Consider a programming language which has a number of commands $c_1, \ldots, c_n$ that manipulate state. When we run a program, it starts in some initial state $s_0$. As commands are executed, they change the state so that it goes through a series of configurations $s_0, \ldots, s_k$ (the series may be infinite if the program runs forever).

Instead of there being one global state $s$ which changes with time, we will instead make sure that every command and every function takes in the current state and outputs the new state. We will then "pass along" the "current state" throughout the program in a systematic way. For instance, if there is a command $\mathtt{INCR}(\ell)$ which increases the counter at memory position $\ell$, we will change it to a stateless function $\mathtt{INCR}' : \mathtt{State} \times \mathtt{Location} \to \mathtt{State}$ which takes the "current state" and a location, and returns the new state.

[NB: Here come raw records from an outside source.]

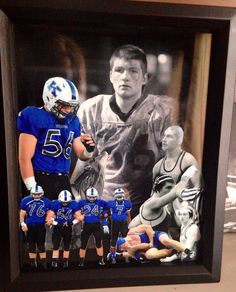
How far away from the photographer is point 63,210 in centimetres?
59

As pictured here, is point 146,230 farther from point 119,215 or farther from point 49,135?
point 49,135

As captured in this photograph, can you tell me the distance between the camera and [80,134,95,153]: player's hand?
585 mm

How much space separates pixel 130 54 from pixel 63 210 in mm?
284

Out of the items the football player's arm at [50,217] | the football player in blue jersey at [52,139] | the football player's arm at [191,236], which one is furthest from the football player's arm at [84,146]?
the football player's arm at [191,236]

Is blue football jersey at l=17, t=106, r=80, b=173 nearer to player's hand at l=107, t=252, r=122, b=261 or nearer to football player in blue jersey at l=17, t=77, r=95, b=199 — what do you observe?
football player in blue jersey at l=17, t=77, r=95, b=199

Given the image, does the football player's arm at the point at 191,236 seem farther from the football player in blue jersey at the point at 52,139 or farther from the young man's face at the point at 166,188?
the football player in blue jersey at the point at 52,139

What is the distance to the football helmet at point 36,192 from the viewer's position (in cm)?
58

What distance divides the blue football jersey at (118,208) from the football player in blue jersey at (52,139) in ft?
0.29

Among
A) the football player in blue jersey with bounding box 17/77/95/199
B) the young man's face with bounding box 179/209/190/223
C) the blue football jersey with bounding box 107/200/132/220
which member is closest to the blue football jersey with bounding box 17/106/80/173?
the football player in blue jersey with bounding box 17/77/95/199

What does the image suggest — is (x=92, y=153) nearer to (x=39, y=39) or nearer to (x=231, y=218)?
(x=39, y=39)

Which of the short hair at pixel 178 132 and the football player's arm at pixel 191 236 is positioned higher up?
the short hair at pixel 178 132

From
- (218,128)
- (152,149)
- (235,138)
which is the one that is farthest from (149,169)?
(235,138)

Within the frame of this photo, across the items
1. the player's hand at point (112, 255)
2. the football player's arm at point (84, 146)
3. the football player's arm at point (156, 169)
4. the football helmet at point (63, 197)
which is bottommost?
the player's hand at point (112, 255)

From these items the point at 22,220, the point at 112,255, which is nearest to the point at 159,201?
the point at 112,255
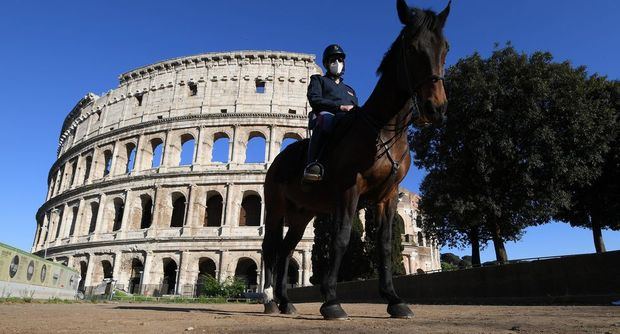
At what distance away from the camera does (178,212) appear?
3603cm

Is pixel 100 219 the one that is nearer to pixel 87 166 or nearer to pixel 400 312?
pixel 87 166

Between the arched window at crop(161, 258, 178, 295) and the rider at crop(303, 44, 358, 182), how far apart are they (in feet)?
99.3

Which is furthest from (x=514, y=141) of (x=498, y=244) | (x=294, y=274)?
(x=294, y=274)

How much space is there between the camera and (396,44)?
13.7 ft

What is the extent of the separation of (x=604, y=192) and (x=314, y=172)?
22002 mm

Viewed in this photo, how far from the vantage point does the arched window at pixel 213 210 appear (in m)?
35.1

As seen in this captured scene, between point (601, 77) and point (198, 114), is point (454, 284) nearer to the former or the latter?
point (601, 77)

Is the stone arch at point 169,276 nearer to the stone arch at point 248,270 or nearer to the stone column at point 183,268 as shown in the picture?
the stone column at point 183,268

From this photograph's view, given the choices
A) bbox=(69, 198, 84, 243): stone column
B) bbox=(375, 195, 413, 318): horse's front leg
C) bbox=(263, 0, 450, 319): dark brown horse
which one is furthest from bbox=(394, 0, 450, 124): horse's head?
bbox=(69, 198, 84, 243): stone column

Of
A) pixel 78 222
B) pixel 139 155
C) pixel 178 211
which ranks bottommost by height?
pixel 78 222

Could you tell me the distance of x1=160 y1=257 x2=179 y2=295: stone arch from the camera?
103 feet

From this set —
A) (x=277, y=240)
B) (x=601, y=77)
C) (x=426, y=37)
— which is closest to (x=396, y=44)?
(x=426, y=37)

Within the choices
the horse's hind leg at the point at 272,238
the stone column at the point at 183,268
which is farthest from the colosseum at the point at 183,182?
the horse's hind leg at the point at 272,238

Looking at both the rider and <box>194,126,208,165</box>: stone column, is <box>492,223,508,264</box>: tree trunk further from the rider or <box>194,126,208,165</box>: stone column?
<box>194,126,208,165</box>: stone column
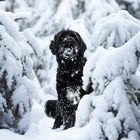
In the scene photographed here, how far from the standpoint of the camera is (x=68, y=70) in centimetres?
514

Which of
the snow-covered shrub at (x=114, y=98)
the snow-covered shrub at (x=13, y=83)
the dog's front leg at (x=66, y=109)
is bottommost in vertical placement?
the dog's front leg at (x=66, y=109)

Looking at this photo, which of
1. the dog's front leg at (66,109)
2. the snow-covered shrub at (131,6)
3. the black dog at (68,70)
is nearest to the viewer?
the dog's front leg at (66,109)

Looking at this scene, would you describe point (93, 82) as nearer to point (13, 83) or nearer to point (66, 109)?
point (13, 83)

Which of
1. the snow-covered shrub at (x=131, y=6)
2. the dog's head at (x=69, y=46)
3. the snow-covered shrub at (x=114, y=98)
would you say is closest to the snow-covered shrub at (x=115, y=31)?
the dog's head at (x=69, y=46)

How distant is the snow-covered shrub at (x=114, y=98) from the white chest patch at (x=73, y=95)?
193 cm

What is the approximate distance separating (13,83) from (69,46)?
105 cm

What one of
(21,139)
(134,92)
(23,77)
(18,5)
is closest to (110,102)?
(134,92)

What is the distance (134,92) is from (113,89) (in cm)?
24

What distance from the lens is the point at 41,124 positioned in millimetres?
5105

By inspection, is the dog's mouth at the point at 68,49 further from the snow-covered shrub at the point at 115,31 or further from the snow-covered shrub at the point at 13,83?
the snow-covered shrub at the point at 13,83

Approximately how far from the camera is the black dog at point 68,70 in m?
5.03

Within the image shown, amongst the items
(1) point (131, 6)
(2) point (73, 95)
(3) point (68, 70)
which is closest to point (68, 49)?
(3) point (68, 70)

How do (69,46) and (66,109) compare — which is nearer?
(66,109)

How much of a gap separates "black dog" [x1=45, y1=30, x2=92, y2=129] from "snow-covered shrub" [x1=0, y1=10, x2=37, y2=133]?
0.62 meters
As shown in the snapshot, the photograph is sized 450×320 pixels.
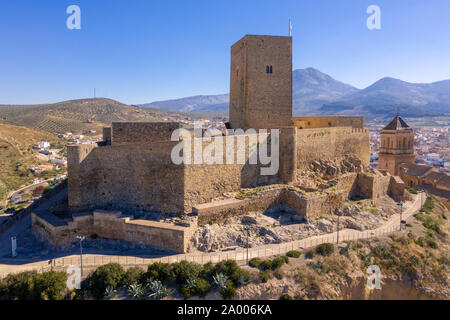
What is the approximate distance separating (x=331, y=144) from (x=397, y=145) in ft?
89.8

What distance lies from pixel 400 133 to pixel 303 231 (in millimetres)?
35532

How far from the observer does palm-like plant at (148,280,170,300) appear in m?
13.5

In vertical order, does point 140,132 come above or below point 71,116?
below

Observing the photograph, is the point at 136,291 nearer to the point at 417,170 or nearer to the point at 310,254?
the point at 310,254

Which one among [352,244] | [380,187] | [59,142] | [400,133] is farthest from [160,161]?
[59,142]

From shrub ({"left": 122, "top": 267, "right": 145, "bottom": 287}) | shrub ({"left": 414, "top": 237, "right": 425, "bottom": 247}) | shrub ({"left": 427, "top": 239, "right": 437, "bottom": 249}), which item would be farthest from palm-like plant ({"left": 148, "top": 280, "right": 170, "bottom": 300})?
shrub ({"left": 427, "top": 239, "right": 437, "bottom": 249})

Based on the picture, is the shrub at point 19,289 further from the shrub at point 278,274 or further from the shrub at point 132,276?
the shrub at point 278,274

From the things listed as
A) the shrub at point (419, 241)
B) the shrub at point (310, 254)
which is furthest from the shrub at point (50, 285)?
the shrub at point (419, 241)

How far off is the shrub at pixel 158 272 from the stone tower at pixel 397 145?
138ft

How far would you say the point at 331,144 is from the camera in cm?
2452

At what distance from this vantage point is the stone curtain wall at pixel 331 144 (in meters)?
22.0

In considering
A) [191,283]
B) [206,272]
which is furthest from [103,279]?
[206,272]

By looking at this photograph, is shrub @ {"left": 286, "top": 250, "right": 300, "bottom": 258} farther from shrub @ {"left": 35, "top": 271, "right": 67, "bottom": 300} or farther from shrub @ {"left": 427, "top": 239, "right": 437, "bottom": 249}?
shrub @ {"left": 35, "top": 271, "right": 67, "bottom": 300}

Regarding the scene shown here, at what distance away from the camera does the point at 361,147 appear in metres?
27.4
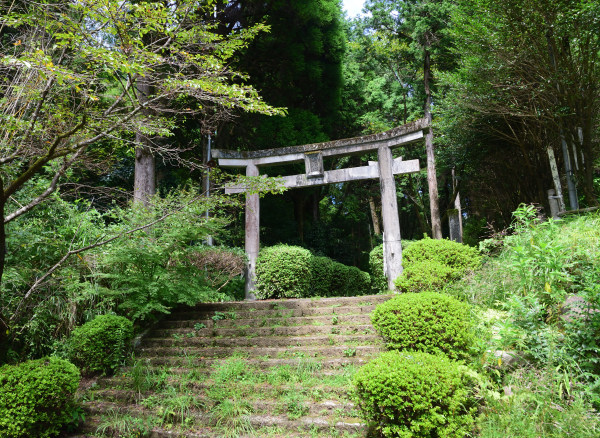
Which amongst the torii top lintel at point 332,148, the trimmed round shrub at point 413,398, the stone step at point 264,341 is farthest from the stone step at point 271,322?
the torii top lintel at point 332,148

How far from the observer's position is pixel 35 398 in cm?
417

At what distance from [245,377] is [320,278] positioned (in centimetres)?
640

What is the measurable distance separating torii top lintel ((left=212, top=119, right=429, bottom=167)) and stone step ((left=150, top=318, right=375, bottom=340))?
16.0 ft

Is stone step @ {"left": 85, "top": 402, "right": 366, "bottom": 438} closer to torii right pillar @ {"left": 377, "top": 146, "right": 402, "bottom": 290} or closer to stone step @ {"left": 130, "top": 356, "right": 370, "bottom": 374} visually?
stone step @ {"left": 130, "top": 356, "right": 370, "bottom": 374}

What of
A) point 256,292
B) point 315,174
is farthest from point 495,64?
point 256,292

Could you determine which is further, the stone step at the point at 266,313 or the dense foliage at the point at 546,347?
the stone step at the point at 266,313

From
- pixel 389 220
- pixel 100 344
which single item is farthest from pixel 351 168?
pixel 100 344

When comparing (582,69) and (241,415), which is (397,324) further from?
(582,69)

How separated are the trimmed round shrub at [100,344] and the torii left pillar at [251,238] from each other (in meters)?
4.21

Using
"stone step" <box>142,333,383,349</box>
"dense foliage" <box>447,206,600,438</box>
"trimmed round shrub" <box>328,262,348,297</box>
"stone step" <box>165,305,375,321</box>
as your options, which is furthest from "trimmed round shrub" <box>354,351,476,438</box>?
"trimmed round shrub" <box>328,262,348,297</box>

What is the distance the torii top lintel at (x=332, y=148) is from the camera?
30.4 ft

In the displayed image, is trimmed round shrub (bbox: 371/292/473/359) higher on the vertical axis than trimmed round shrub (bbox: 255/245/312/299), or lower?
lower

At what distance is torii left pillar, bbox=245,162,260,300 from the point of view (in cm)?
996

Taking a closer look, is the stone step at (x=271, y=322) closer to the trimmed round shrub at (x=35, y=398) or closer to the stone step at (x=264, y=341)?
the stone step at (x=264, y=341)
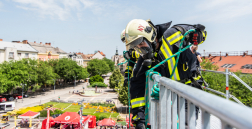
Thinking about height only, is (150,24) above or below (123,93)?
above

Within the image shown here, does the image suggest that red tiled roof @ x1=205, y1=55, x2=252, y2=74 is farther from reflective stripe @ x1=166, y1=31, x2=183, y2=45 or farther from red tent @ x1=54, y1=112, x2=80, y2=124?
reflective stripe @ x1=166, y1=31, x2=183, y2=45

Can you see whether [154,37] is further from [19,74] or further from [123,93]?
[19,74]

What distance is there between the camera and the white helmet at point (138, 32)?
2919mm

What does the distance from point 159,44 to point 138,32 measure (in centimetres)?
47

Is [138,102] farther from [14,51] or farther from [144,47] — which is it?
[14,51]

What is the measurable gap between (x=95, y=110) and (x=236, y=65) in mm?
25939

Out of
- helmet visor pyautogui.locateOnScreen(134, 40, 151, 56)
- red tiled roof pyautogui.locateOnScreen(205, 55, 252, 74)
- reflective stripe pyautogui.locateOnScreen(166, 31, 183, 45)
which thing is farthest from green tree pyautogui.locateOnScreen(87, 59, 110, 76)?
reflective stripe pyautogui.locateOnScreen(166, 31, 183, 45)

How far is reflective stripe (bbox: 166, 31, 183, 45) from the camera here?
9.54ft

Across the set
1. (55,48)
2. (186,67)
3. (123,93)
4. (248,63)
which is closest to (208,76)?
(123,93)

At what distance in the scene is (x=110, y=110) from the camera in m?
27.6

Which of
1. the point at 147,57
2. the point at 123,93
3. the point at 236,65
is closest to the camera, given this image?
the point at 147,57

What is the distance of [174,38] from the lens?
115 inches

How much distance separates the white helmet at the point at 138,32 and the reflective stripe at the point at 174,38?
26 centimetres

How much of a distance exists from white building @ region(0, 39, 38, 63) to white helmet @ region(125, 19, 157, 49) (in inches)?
1633
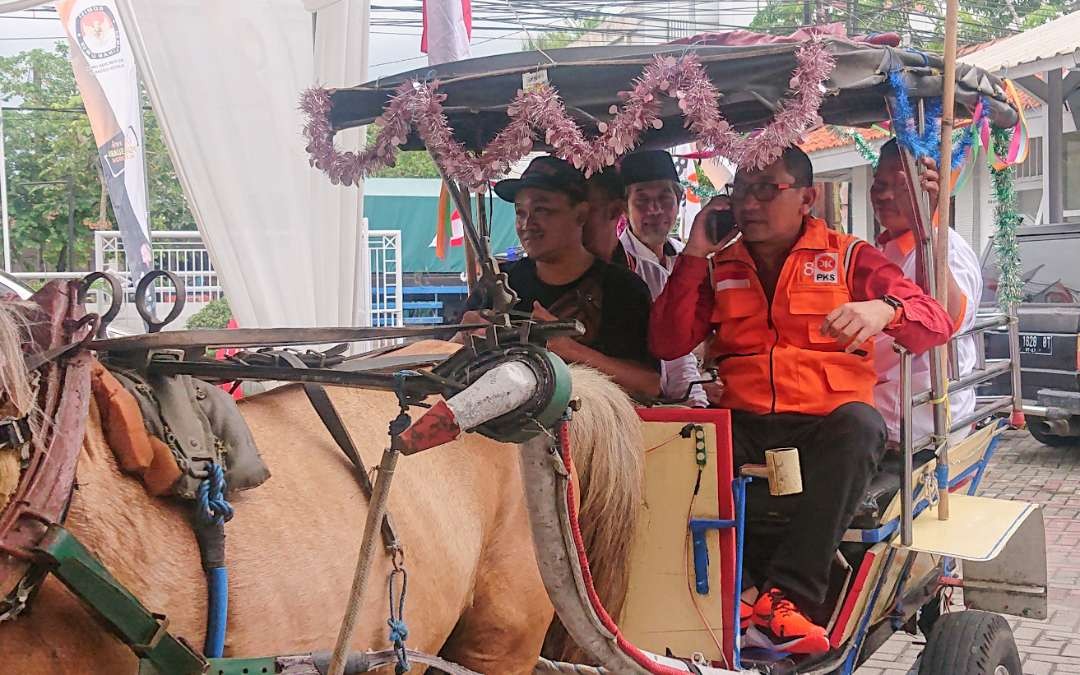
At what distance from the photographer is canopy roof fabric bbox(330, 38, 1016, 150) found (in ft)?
8.14

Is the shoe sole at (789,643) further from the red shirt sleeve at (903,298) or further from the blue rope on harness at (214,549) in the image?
the blue rope on harness at (214,549)

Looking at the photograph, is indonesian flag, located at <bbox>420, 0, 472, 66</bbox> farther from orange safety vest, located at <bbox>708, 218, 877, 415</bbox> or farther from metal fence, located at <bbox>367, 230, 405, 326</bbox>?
metal fence, located at <bbox>367, 230, 405, 326</bbox>

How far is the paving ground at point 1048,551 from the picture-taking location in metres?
4.35

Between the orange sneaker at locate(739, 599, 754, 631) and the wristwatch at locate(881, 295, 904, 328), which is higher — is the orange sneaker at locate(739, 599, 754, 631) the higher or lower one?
the lower one

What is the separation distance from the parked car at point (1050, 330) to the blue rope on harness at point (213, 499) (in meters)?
7.30

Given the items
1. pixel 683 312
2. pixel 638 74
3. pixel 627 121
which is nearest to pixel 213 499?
pixel 627 121

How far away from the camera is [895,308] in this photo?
9.31ft

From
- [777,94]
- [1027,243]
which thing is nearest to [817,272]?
[777,94]

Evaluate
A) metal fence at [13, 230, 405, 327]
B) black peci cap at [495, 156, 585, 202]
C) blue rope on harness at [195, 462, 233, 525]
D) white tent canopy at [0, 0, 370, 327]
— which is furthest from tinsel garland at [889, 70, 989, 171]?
metal fence at [13, 230, 405, 327]

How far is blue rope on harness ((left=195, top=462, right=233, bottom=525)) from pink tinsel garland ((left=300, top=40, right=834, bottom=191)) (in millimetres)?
1226

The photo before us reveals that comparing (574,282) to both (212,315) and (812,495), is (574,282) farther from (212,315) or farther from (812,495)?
(212,315)

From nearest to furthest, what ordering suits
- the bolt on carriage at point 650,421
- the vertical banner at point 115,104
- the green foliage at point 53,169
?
the bolt on carriage at point 650,421 < the vertical banner at point 115,104 < the green foliage at point 53,169

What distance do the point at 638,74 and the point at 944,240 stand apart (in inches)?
45.7

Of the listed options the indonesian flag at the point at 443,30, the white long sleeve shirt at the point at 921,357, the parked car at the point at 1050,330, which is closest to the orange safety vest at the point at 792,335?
the white long sleeve shirt at the point at 921,357
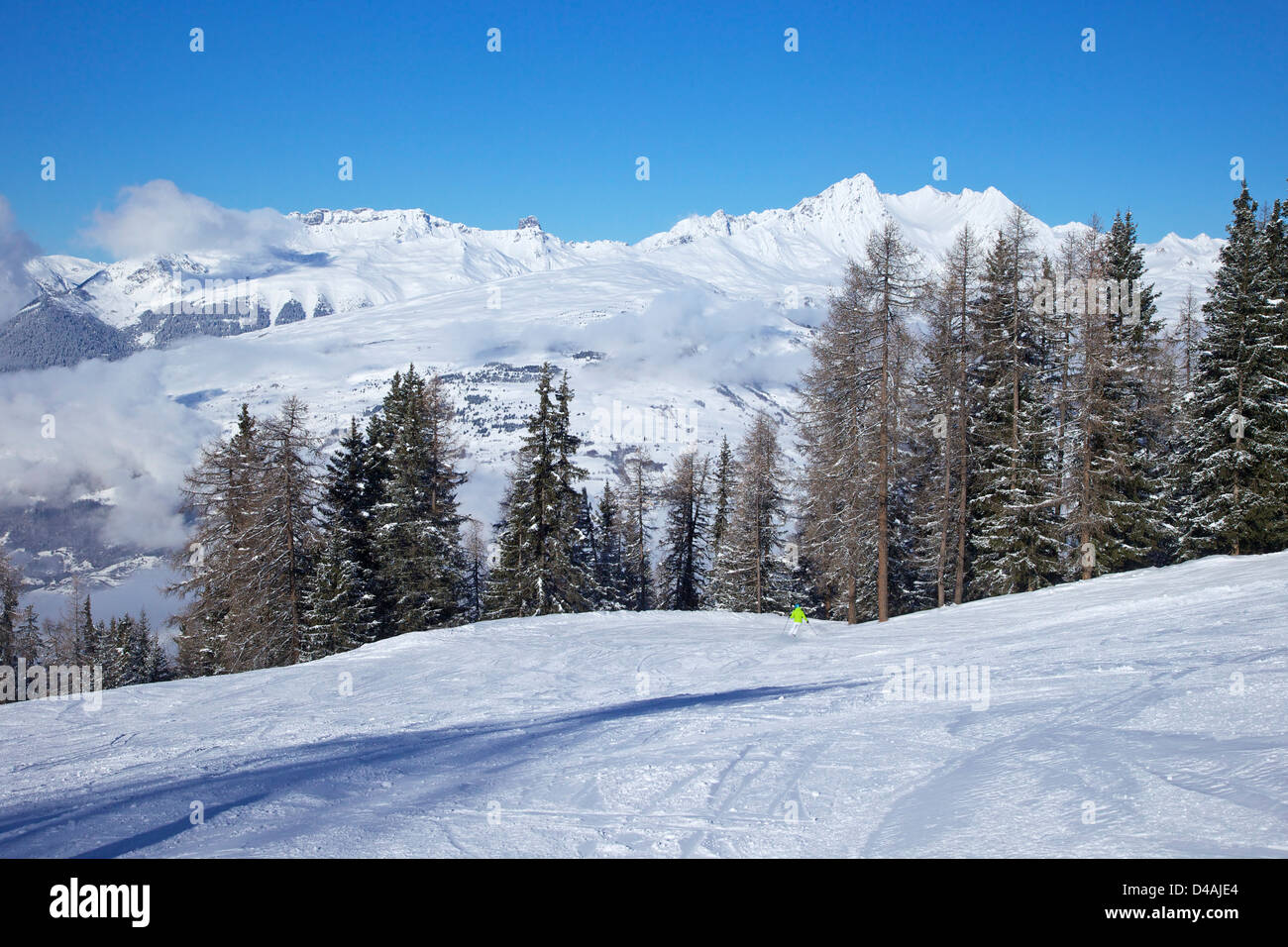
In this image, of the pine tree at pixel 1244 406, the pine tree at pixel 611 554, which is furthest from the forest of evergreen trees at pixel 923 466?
the pine tree at pixel 611 554

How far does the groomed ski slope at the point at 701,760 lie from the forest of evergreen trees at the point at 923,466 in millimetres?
11656

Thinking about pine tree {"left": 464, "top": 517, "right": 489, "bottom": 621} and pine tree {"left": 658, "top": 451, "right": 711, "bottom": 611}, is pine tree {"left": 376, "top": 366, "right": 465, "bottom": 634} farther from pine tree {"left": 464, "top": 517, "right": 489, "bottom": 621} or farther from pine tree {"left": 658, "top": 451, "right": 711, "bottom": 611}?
pine tree {"left": 658, "top": 451, "right": 711, "bottom": 611}

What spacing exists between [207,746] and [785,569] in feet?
106

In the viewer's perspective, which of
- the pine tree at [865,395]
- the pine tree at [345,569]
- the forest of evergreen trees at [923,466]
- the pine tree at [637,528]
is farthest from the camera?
the pine tree at [637,528]

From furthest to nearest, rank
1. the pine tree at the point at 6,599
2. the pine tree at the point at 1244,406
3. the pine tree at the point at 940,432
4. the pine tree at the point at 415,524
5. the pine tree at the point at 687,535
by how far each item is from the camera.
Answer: the pine tree at the point at 687,535, the pine tree at the point at 415,524, the pine tree at the point at 6,599, the pine tree at the point at 940,432, the pine tree at the point at 1244,406

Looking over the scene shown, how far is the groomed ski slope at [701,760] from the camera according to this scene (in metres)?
5.25

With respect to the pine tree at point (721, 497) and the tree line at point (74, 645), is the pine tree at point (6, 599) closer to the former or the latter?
the tree line at point (74, 645)

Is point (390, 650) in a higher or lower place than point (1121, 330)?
lower
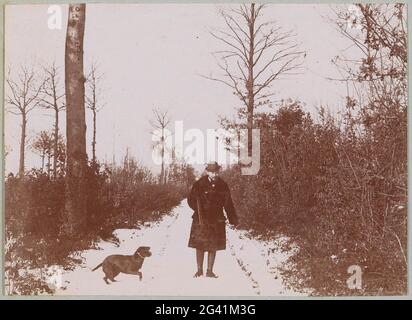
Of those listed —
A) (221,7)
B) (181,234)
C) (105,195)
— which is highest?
(221,7)

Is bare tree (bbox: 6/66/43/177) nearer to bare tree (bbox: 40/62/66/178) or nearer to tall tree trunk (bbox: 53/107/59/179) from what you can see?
bare tree (bbox: 40/62/66/178)

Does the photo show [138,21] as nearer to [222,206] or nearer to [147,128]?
[147,128]

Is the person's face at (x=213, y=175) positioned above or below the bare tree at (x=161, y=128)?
below

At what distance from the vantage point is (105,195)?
277 inches

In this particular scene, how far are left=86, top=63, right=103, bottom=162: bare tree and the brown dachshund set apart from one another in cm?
146

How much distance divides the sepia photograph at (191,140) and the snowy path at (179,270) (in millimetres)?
18

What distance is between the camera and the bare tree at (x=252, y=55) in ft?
22.5

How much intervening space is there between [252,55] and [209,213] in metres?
2.14

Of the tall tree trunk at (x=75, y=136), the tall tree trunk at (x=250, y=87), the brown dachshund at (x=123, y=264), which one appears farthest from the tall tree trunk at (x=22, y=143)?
the tall tree trunk at (x=250, y=87)

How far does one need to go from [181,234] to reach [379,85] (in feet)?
10.2

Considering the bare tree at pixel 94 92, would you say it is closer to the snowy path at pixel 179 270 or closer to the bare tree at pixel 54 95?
the bare tree at pixel 54 95

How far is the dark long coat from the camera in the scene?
6.78 meters

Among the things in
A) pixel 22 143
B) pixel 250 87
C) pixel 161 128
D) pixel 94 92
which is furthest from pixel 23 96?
pixel 250 87

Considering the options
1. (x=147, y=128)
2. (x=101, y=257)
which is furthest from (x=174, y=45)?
(x=101, y=257)
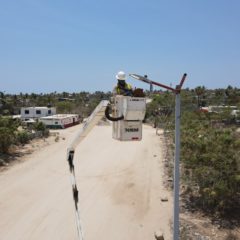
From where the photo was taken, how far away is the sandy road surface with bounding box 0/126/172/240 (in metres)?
15.1

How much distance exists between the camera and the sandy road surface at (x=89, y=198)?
15141 mm

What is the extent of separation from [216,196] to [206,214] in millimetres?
1200

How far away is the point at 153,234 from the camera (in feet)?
47.9

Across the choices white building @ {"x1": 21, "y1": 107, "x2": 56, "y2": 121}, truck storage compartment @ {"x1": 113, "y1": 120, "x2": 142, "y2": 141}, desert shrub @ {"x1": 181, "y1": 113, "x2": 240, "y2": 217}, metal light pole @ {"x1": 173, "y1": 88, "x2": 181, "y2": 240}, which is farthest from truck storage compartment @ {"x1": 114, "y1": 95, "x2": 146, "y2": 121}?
white building @ {"x1": 21, "y1": 107, "x2": 56, "y2": 121}

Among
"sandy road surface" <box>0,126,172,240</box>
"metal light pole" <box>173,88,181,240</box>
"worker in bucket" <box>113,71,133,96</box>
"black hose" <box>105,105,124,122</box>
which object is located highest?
"worker in bucket" <box>113,71,133,96</box>

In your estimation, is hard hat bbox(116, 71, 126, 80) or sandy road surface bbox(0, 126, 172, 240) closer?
hard hat bbox(116, 71, 126, 80)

In general, any construct $c$ which takes as input $A$ and outputs $B$ will be transformed to a construct $c'$ which takes as input $\mathtt{State} \times A$ and outputs $\mathtt{State} \times B$.

This sort of transformation can be performed systmatically so that in the end we obtain a stateless program which takes as input the initial state and outputs the final state (as well as whatever output it was going to give). I did not explain all the details, but they are there and are well known. Various complications, such as local state, can be dealt with. A good exercise is this: take a language with a fixed number of stateful variables, say a, b, c, and think about transformations that replace the variables with state, say a triple (a,b,c), which is passed along (if there are any while loops they will have to be replaced with recursive functions).

In fact, this is how state is implemented in purely functional languages. Haskell has the state monad, for instance, which does precisely what I described above.

You need to define what "mutable state" means. In one interpretation space A is all Turing machines and space B is all the read-only Turing machines. Read-only Turing machines are only as powerful as DFAs.

If you allow one-time writing to new tape in space B then by copying the string over to new tape and making certain substitutions to the string, you can create a String Rewriting System which is Turing complete.